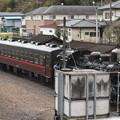 Photos: 茂木駅構内で入れ換えを行い機回し線に入るSLもおかC12 66 (2)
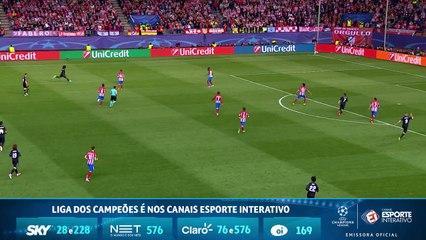 Karim Benzema cabeceia bem, mas erra o gol de Jan Oblak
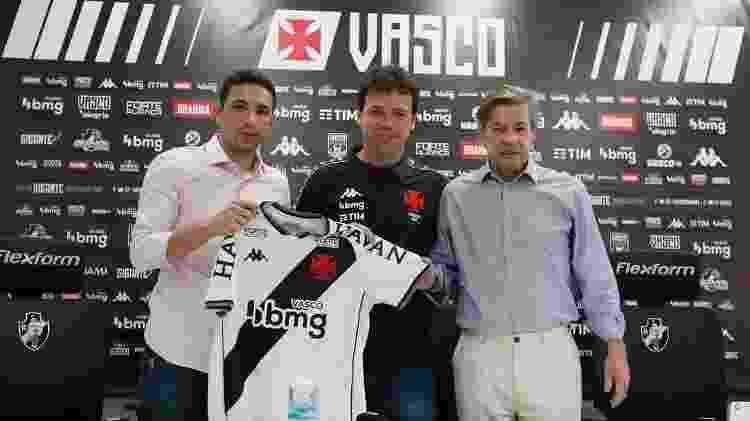 Fernando Diniz foi apresentado no Vasco pelo presidente Jorge Salgado e o diretor Alexandre Pássaro - Rafael Ribeiro/Vasco - Rafael Ribeiro/Vasco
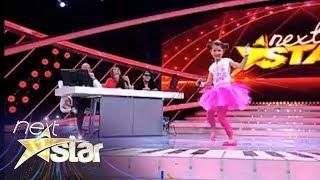 Carina Mihaila isi demonstreaza talentul de actrita in fata unui juriu inedit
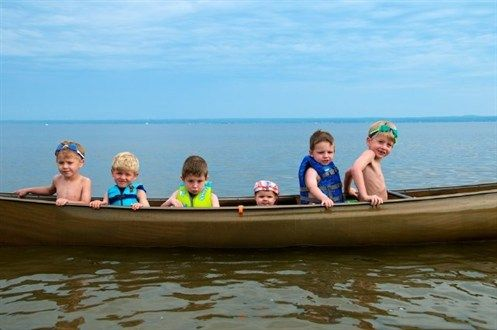#canoe #kids #holidays  Modern hard-plastic Canadian canoe with space for maximum 2 adults and 1 child under 10 years at Ria de Alvor. Read more about the canoe trips at http://www.greatholidaylocations.com/things-to-do/choose-an-activity/canoe-trips/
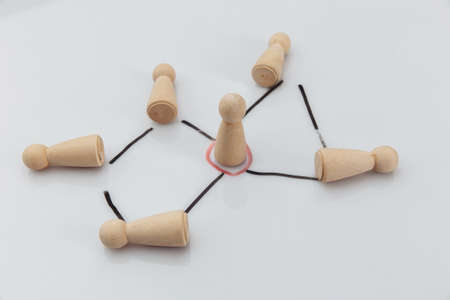 Manager and a team. Wooden figures on a white background. Concept of teambuilding, leadership and management Stock fotó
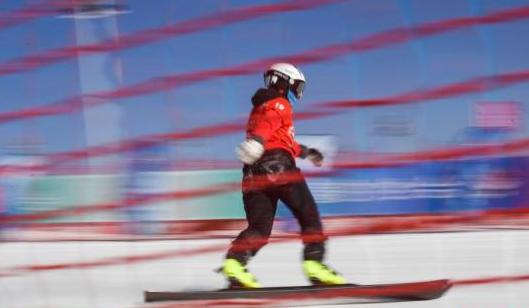 中国单板滑雪平行项目实现突破:宫乃莹摘金创造历史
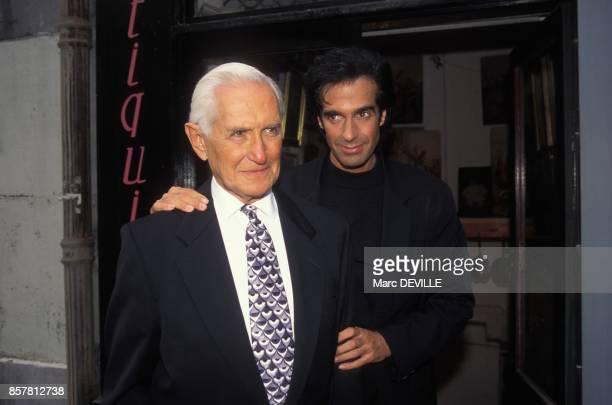 Le magicien David Copperfield et son pere le 29 septembre 1994 a Paris France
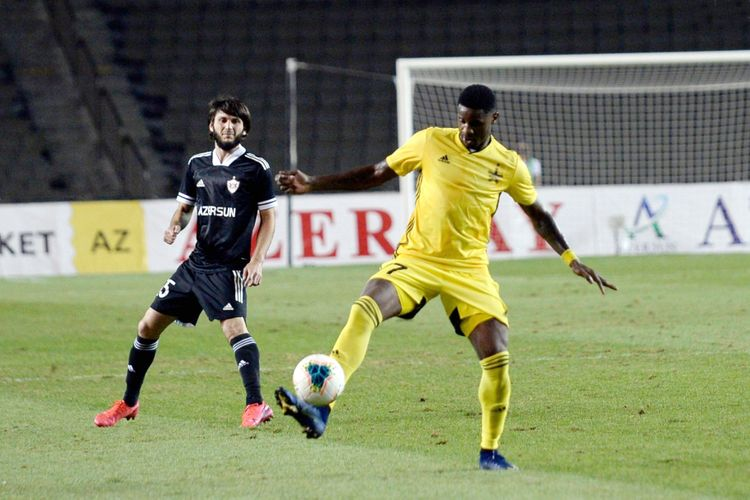 Bədavi Hüseynovu vurdu, UEFA-dan cəzasını aldı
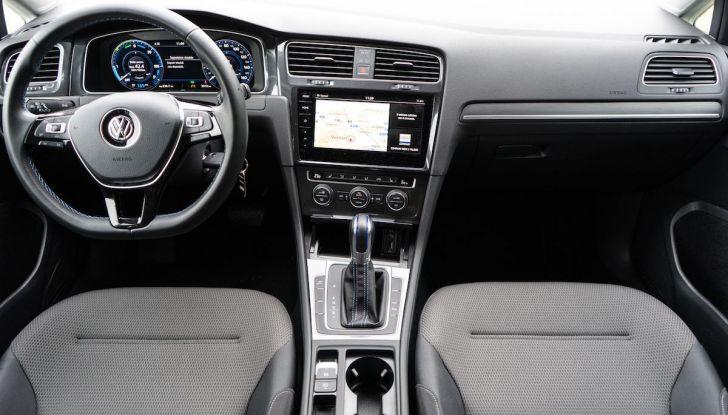 Consegnata a Dresda la Volkswagen e-Golf numero 100.000 - Foto 18 di 27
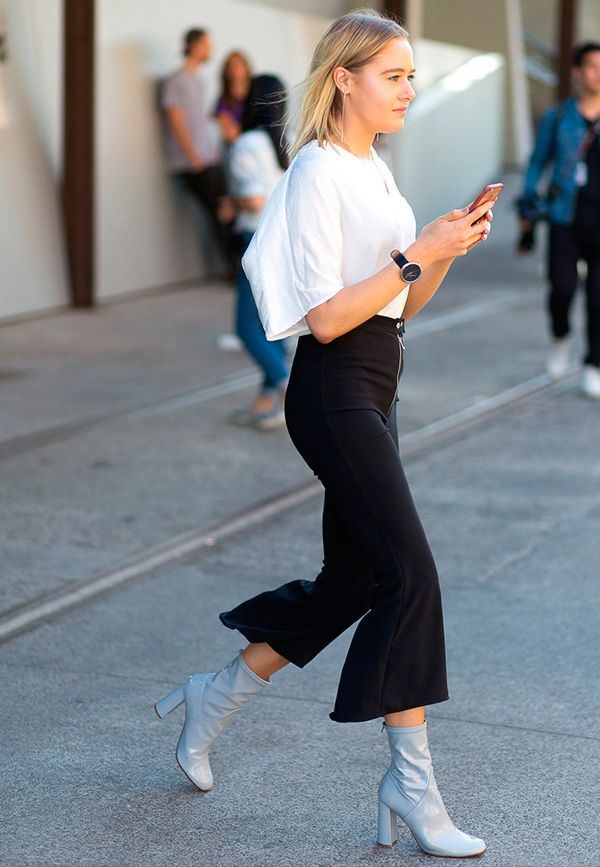 Bota de verniz com cropped pants na Australian Fashion Week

# # # # # # #

◆ Your task ◆
Starting from the line containing "Bədavi Hüseynovu vurdu, UEFA-dan", repeat each line exactly through the end of the entries, including the last, while leaving pictures out.

◆ Written solution ◆
 Bədavi Hüseynovu vurdu, UEFA-dan cəzasını aldı
 Consegnata a Dresda la Volkswagen e-Golf numero 100.000 - Foto 18 di 27
 Bota de verniz com cropped pants na Australian Fashion Week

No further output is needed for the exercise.